(Source passage Opens)

At the 2010 census, the borough was 56.6% non-Hispanic White, 22.6% Black or African American, 0.2% Native American, 0.6% Asian, and 5.0% were two or more races. 17.4% of the population were of Hispanic or Latino ancestry.

At the 2000 census there were 610 people, 200 households, and 160 families living in the borough. The population density was 1,847.4 PD/sqmi. There were 211 housing units at an average density of 639.0 /sqmi. The racial makeup of the borough was 75.57% White, 18.03% African American, 0.49% Native American, 1.80% from other races, and 4.10% from two or more races. Hispanic or Latino of any race were 11.64%.

There were 200 households, 45.5% had children under the age of 18 living with them, 46.5% were married couples living together, 23.5% had a female householder with no husband present, and 20.0% were non-families. 14.5% of households were made up of individuals, and 3.5% were one person aged 65 or older. The average household size was 3.05 and the average family size was 3.33.

(Source passage Closes)

Task set:
**1.** In the borough census passage, what was the average family size at the 2000 census?
**2.** Write the next few sentences of the borough census passage, picking up after its last sentence.
The lines after this point are separate material and not part of the borough census passage.

(Supplied records Opens)

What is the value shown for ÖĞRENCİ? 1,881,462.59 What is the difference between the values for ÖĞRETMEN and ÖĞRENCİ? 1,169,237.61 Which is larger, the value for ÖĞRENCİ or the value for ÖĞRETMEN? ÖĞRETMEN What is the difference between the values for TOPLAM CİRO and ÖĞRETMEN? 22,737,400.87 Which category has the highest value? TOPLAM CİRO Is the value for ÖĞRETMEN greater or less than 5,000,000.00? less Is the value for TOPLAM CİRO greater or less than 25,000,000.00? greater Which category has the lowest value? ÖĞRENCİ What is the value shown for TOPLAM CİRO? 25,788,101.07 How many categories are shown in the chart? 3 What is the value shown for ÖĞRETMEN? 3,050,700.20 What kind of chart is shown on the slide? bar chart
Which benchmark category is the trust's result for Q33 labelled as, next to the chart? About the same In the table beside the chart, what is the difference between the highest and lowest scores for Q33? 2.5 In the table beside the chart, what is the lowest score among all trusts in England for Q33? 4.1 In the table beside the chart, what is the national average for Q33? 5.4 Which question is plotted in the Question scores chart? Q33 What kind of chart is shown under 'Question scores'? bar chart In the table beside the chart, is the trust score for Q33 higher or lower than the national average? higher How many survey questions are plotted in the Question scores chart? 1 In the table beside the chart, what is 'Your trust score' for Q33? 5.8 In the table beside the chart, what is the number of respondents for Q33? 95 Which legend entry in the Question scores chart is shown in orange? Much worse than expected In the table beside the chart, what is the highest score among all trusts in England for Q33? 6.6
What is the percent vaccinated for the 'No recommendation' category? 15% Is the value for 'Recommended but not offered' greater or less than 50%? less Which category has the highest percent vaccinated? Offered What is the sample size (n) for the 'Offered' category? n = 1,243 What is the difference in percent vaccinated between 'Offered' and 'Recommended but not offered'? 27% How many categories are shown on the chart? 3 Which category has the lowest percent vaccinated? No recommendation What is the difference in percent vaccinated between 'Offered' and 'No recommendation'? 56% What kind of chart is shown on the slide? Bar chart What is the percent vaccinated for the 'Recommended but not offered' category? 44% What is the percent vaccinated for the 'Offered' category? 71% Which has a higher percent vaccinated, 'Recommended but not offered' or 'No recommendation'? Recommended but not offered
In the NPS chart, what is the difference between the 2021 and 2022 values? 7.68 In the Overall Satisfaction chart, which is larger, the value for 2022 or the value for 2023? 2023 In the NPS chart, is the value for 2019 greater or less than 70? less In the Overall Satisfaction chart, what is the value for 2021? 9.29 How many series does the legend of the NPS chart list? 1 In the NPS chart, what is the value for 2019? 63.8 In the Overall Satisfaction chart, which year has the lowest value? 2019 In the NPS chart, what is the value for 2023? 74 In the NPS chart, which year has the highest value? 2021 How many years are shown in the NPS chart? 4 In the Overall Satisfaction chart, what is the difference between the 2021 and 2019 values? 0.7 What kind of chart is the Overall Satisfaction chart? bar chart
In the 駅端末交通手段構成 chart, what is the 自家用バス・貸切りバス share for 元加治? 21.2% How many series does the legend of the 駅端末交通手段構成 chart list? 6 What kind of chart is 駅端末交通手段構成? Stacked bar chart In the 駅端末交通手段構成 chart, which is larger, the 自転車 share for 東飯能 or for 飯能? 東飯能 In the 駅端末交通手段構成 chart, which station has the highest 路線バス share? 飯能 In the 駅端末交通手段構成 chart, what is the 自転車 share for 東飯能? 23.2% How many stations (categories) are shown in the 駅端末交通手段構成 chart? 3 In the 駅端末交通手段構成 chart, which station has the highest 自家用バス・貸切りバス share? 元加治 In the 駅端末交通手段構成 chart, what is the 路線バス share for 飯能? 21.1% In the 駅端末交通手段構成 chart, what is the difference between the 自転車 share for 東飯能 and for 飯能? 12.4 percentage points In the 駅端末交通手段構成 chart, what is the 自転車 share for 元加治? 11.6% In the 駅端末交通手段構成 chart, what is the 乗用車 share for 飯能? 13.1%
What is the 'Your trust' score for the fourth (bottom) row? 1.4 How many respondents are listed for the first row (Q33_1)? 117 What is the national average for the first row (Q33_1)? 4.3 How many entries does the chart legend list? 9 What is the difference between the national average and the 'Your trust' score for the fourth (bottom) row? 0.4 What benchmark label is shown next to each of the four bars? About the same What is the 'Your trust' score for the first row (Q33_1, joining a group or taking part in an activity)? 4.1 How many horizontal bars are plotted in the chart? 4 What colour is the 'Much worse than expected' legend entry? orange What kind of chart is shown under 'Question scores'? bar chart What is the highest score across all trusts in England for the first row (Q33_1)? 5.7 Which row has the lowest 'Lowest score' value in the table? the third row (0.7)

(Supplied records Closes)

Solved problems:
**1.** 3.33

**2.**
The age distribution was 36.4% under the age of 18, 8.4% from 18 to 24, 32.1% from 25 to 44, 15.9% from 45 to 64, and 7.2% 65 or older. The median age was 29 years. For every 100 females there were 95.5 males. For every 100 females age 18 and over, there were 84.8 males.

The median household income was $36,125 and the median family income was $34,000. Males had a median income of $32,000 versus $24,375 for females. The per capita income for the borough was $12,269. About 23.4% of families and 24.7% of the population were below the poverty line, including 29.4% of those under age 18 and 40.4% of those age 65 or over.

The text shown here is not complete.